* WORK TO BE COMPLETED
Copy the passage from the Puzzle Quest text word for word, between "Puzzle Quest: Lord" and "Bartonia is safe.", inclusive.

So let us imagine throwing those superficialities to the winds. Suppose this game had been made without any obvious M:tG branding. Would I have at least been reminded of M:tG?

I suspect so, because I was reminded of M:tG by Puzzle Quest, which is at first blush even further removed from M:tG‘s gameplay. And yet… Puzzle Quest is at least turn-based, and that goes a long way towards recreating the M:tG feel. It also has a strong random element, like M:tG and unlike Battlegrounds. So I’m really not sure. At the very least, Battlegrounds has the five colors of magic — and, that being the single strongest vestige of its source material, they naturally make it the entire basis for the minimal plot of “Quest Mode”. More about that next time.

Puzzle Quest: Lord Bane

After all the side-quests were done, I had two options for the end: enter Lord Bane’s citadel, or follow my sword as the necromancers instructed. I did go so far as to try the latter, but when you do so, you get some dire warnings from Princess Serephine (who threatens to leave you if you continue on that course) and a final opportunity to chicken out, which I took. I may play through again with another character class, and if I do I’ll definitely want to give the alternate ending a look. But for now, Bartonia is safe.

Beating Lord Bane took me five tries, with various different collections of stuff, including some items I forged specifically for this fight. Lord Bane’s basic trick is that he casts spells that make him more powerful. For each element, he has a spell that destroys all of that element on the board and increases his mastery of that element by the number of gems destroyed, and in addition, his equipment makes his elemental masteries benefit him in other ways. The biggest problem, in my opinion, is his shield, which gives him +1 to all resistances for every 3 points of Earth mastery. So if you let him get enough Earth mastery, your spells start fizzling more and more. As I see it, there are three things you can do to overcome this. First, you can do what you can to hurt him with spells at the beginning of the fight, before he can resist it. Second, you can try to forestall his resistance by having high earth resistance yourself (to keep him from casting the spell that raises his earth mastery) and by using up the green gems on the board before he gets them. Third, you can increase the damage you do when matching skulls so that you’re less dependent on spells to kill him.

* INFORMATION GIVEN
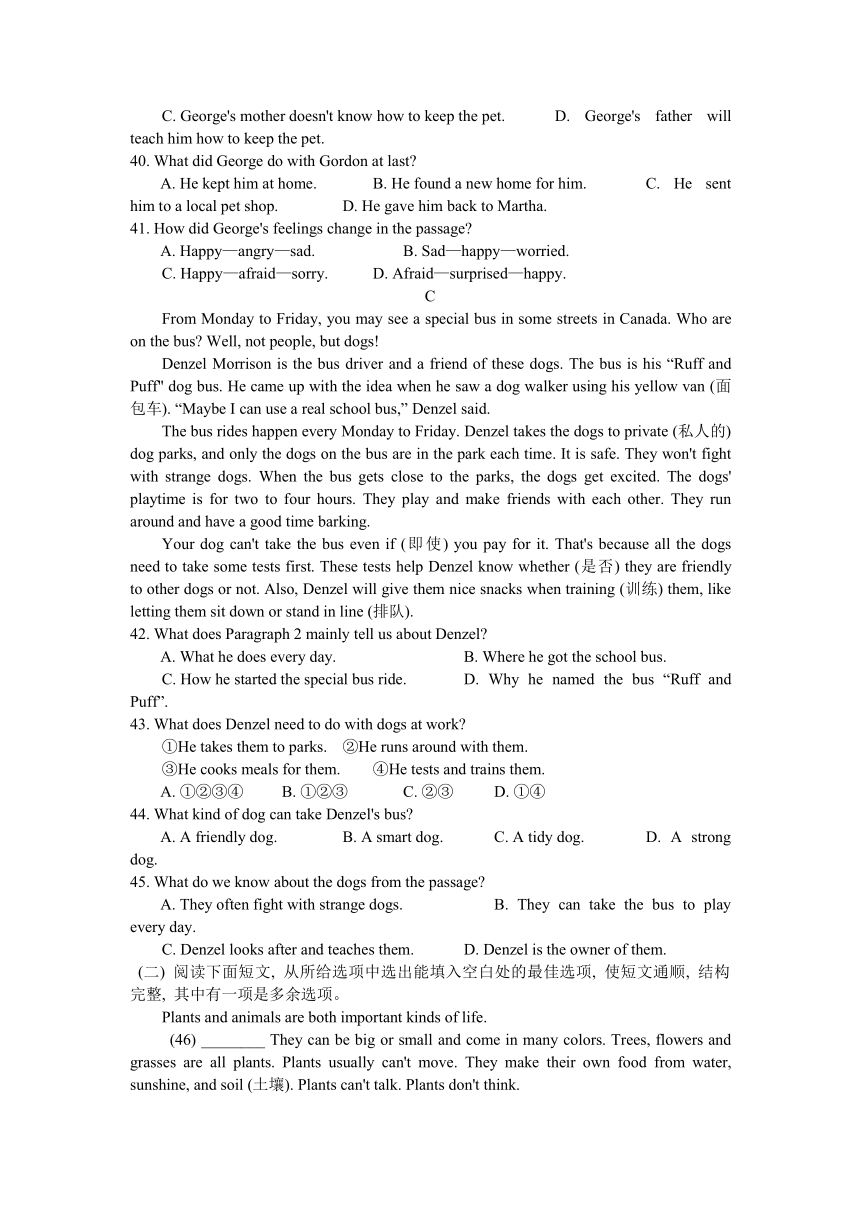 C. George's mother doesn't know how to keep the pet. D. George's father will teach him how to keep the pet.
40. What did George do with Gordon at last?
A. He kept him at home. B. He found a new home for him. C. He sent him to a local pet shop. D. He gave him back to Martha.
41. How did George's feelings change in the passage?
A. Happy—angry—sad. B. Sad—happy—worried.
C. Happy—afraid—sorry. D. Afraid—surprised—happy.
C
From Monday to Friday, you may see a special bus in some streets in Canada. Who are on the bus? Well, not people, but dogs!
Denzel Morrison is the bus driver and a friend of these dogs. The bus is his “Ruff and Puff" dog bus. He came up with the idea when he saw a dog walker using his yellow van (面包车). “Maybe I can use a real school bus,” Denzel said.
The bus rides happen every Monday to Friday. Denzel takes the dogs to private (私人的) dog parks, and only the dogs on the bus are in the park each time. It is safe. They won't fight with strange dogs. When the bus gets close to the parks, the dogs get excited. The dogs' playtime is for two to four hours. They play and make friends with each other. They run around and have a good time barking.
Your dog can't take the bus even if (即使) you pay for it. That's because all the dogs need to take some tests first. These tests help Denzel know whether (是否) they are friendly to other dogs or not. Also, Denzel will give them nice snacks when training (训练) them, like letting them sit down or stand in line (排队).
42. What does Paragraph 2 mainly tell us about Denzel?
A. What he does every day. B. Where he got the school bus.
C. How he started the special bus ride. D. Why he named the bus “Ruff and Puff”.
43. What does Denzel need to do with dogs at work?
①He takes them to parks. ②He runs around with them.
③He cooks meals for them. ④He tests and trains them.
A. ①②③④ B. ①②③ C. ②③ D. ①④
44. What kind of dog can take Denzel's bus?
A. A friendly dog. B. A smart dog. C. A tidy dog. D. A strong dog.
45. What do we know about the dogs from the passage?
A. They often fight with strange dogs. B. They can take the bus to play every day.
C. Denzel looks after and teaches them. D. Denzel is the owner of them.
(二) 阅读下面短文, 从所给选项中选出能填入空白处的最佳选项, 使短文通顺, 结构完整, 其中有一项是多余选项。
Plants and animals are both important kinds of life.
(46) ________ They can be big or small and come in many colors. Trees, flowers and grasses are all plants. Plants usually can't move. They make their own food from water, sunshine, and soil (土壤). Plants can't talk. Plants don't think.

--

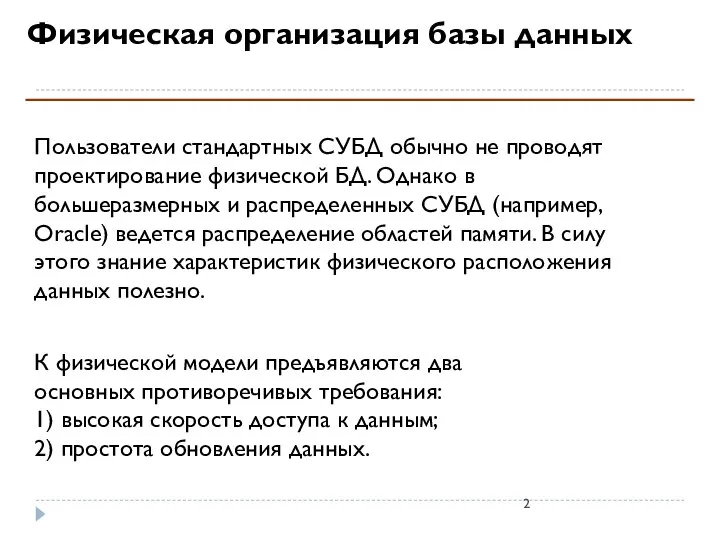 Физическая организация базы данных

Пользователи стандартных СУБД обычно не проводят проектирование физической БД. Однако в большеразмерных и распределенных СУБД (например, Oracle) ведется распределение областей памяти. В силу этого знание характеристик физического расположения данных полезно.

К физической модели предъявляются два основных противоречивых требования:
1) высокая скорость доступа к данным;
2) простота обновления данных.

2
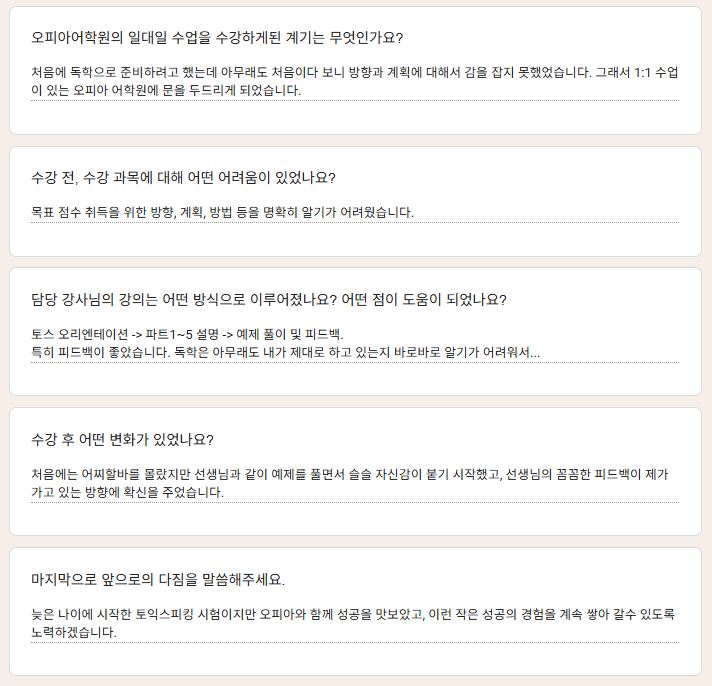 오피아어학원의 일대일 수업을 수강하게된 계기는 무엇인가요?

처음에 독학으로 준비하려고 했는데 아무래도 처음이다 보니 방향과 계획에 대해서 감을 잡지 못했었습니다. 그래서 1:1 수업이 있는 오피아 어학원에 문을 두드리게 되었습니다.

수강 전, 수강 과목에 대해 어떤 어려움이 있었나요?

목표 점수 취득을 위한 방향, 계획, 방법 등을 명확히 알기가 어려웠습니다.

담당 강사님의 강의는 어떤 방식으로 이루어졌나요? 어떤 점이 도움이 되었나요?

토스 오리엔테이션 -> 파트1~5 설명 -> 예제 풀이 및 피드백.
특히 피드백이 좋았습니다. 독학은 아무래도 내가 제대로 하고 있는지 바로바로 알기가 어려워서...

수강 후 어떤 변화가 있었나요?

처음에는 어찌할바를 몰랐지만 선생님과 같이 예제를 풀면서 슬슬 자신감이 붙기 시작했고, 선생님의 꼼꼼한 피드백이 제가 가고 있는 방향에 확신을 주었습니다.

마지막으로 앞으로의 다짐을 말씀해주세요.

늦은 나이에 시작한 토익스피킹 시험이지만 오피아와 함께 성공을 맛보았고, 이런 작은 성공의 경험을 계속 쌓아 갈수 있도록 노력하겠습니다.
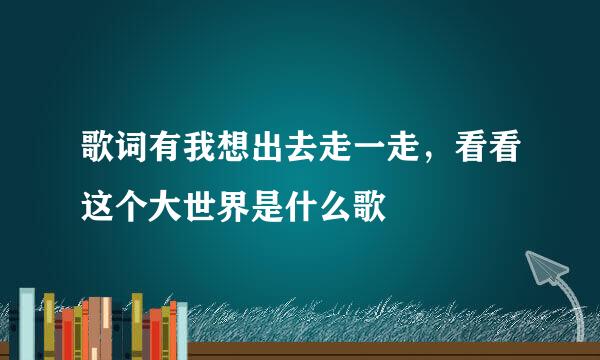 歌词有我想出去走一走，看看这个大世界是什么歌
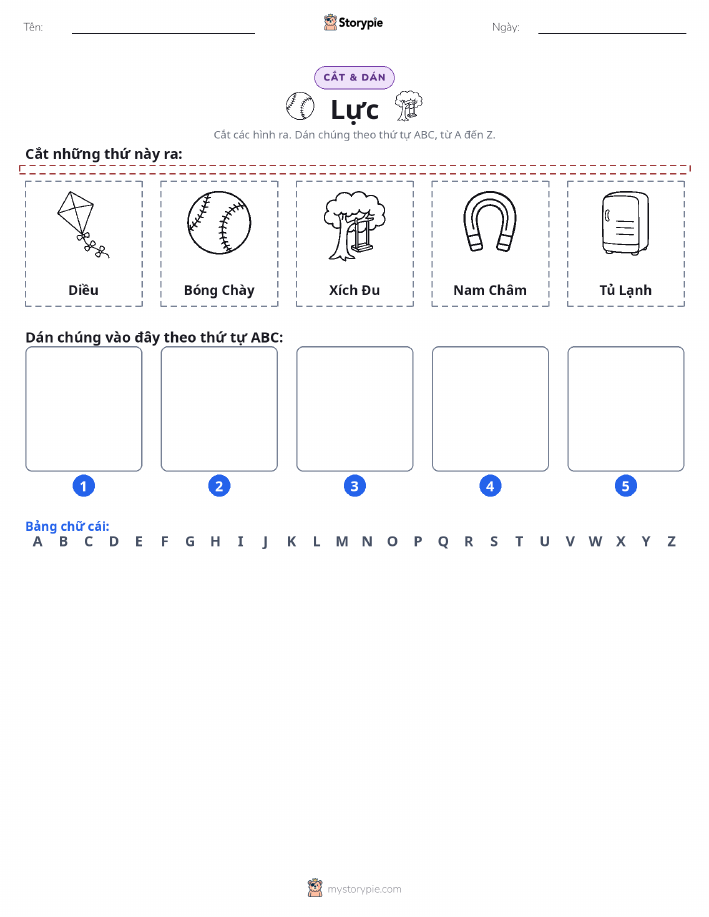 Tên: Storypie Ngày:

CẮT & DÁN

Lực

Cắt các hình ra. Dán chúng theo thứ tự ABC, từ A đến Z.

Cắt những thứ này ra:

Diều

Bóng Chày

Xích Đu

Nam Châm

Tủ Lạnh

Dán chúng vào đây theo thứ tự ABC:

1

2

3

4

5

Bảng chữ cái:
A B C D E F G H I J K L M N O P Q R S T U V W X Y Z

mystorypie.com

* * *

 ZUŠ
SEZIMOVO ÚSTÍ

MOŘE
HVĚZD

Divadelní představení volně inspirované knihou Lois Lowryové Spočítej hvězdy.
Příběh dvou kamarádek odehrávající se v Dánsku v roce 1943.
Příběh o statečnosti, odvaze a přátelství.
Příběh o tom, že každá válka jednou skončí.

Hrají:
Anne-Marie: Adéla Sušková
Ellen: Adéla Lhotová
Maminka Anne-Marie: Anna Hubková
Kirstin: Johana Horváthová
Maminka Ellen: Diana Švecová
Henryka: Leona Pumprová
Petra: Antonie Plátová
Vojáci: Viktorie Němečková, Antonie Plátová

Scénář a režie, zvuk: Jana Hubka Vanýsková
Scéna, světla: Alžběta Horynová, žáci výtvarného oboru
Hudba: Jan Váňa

* TASK SOLUTION
Puzzle Quest: Lord Bane

After all the side-quests were done, I had two options for the end: enter Lord Bane’s citadel, or follow my sword as the necromancers instructed. I did go so far as to try the latter, but when you do so, you get some dire warnings from Princess Serephine (who threatens to leave you if you continue on that course) and a final opportunity to chicken out, which I took. I may play through again with another character class, and if I do I’ll definitely want to give the alternate ending a look. But for now, Bartonia is safe.